The sample input list is a column-formatted file with *tab* separations between the columns (i.e., a `.tsv` file).

```
SampleID     BatchID     RunID     ControlFlag     FastQs
MySample     MyBatch     MyRun     POS             /path/to/fastq1.gz     /path/to/fastq2.gz
```

Notes:

* The **SampleID** values *must* be unique.
* **BatchID** and **RunID** are to help users track and manage sample analyses. Often the **BatchID** is used to track libraries that were prepared together, and the **RunID** is used to track sequencing runs. They can also be left blank.
* The **ControlFlag** value can be *POS*, *NEG*, *BLANK*, or left empty.
  * *POS* is used to indicate a positive control sample.
  * *NEG* is used to indicate a negative control sample.
  * *BLANK* is used to indicate a blank control sample (e.g. buffer only).
* If there are multiple FASTQ files, they are tab delimited.
* Please be very careful when editing tsv files. Some editors replace tabs with spaces without alerting the user.

### Internal Control

Applies to: `--explify-internal-control`, `--explify-internal-control-concentration`

The user may specify one of the internal controls listed below. If `NONE` is specified, the internal control concentration is ignored.
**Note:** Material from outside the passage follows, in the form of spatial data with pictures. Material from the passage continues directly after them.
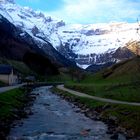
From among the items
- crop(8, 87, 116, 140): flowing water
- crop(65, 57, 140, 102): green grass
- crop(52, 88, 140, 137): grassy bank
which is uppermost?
crop(65, 57, 140, 102): green grass

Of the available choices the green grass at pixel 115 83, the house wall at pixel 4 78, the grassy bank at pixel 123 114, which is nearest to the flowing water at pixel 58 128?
the grassy bank at pixel 123 114

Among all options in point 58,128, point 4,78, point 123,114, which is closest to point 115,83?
point 4,78

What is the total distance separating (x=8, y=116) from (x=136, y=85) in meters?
35.1

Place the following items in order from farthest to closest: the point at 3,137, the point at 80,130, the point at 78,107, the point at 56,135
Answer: the point at 78,107, the point at 80,130, the point at 56,135, the point at 3,137

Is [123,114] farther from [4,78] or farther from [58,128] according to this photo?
[4,78]

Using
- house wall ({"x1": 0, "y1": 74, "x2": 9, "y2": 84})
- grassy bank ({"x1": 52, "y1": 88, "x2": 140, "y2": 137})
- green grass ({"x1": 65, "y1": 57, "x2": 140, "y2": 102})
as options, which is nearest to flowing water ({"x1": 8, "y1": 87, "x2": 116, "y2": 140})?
grassy bank ({"x1": 52, "y1": 88, "x2": 140, "y2": 137})

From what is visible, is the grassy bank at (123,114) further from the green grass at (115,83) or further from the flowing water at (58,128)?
the green grass at (115,83)

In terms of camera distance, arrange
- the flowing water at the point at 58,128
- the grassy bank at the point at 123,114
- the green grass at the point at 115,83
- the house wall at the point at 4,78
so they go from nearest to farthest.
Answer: the flowing water at the point at 58,128 < the grassy bank at the point at 123,114 < the green grass at the point at 115,83 < the house wall at the point at 4,78

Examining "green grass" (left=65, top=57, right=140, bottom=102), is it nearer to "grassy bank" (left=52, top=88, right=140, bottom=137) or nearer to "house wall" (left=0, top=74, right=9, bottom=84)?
"grassy bank" (left=52, top=88, right=140, bottom=137)

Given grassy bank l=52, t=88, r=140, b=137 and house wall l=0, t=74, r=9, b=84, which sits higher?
house wall l=0, t=74, r=9, b=84

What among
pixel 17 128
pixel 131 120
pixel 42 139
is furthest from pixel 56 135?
pixel 131 120

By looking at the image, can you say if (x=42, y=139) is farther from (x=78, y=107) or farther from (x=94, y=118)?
(x=78, y=107)

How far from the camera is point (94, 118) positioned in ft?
182

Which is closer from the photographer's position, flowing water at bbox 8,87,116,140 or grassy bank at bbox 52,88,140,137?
flowing water at bbox 8,87,116,140
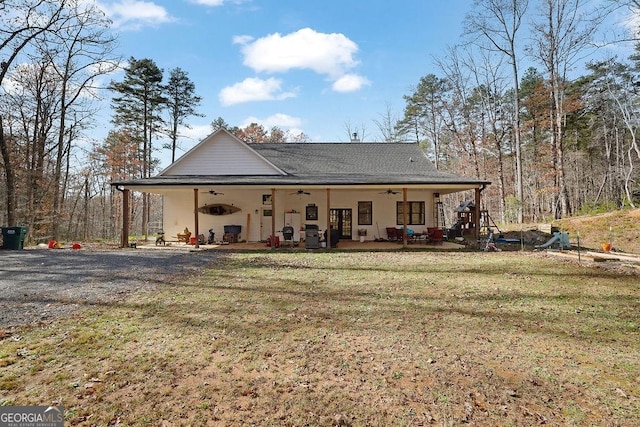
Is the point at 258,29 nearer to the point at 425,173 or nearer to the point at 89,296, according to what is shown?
the point at 425,173

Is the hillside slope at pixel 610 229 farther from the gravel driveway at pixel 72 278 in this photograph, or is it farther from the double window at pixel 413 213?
the gravel driveway at pixel 72 278

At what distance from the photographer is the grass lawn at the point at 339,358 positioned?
256cm

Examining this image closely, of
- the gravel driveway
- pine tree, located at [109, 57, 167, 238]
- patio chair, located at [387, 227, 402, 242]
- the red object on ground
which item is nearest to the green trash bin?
the gravel driveway

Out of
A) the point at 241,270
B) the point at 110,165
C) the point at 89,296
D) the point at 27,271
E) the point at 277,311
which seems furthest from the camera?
the point at 110,165

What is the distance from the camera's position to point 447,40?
84.5ft

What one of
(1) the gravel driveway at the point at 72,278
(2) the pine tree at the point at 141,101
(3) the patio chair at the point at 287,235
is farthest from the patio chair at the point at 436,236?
(2) the pine tree at the point at 141,101

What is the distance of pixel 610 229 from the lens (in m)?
12.2

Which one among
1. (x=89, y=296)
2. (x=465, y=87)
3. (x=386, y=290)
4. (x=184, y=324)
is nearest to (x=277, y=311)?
(x=184, y=324)

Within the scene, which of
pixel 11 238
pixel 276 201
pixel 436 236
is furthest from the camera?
pixel 276 201

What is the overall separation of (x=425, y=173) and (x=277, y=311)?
1201cm

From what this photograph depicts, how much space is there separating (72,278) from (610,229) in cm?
1741

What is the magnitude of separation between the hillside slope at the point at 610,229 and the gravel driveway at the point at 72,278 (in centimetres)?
1482

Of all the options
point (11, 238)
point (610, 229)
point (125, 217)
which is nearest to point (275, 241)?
point (125, 217)

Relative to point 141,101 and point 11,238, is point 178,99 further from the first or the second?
point 11,238
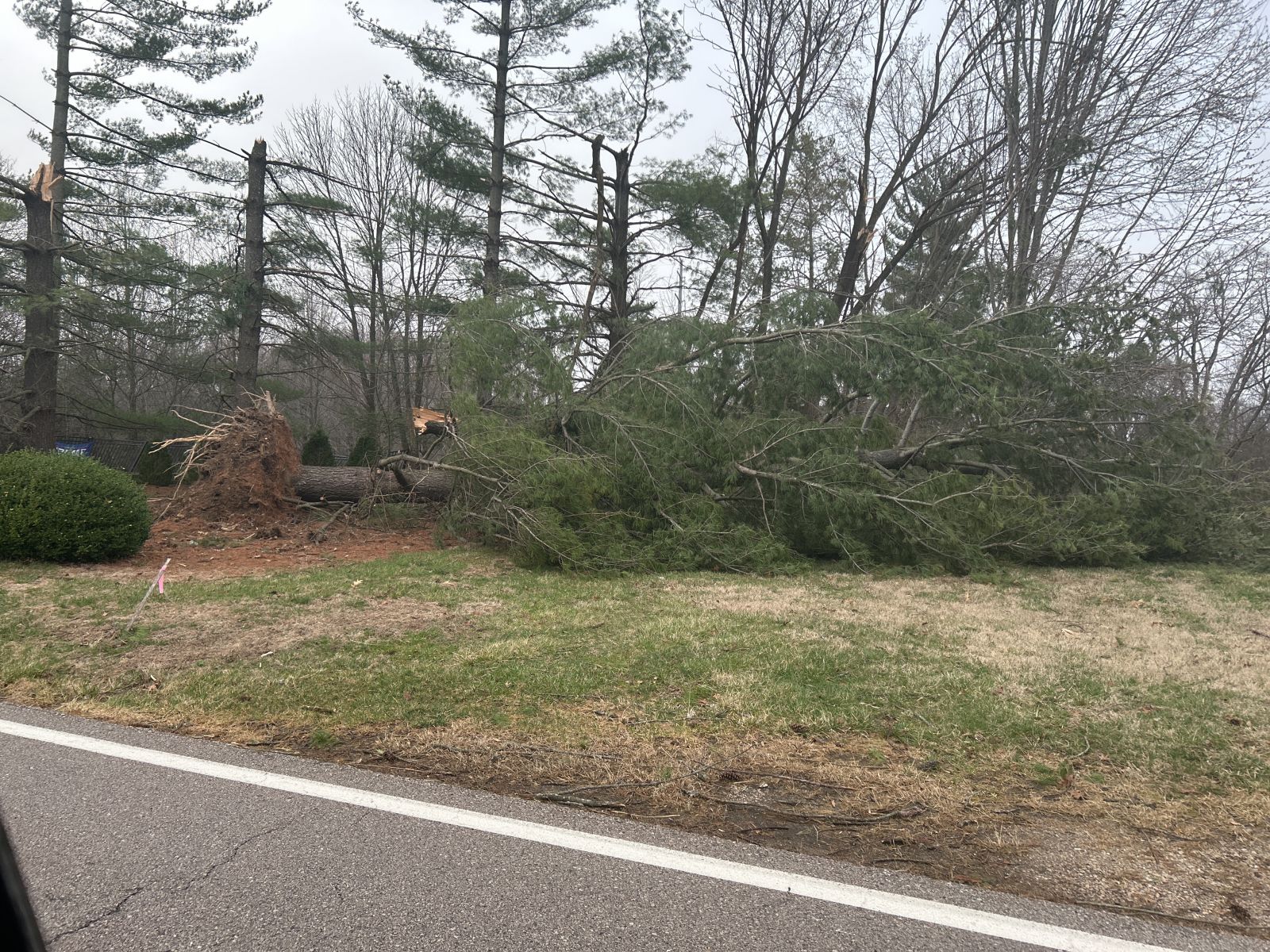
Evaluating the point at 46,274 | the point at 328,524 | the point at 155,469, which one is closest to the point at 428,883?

These are case-sensitive and must be input exactly as they appear:

* `Allobacillus halotolerans`
* `Armored RNA Quant Internal Process Control`
* `Enterobacteria phage T7` (This is the default)
* `Escherichia virus MS2`
* `Escherichia virus Qbeta`
* `Escherichia virus T4`
* `Imtechella halotolerans`
* `Phocid alphaherpesvirus 1`
* `Phocine morbillivirus`
* `Truepera radiovictrix`
* `NONE`

The internal control concentration is an integer representing the number of *copies/mL of sample* for the internal control.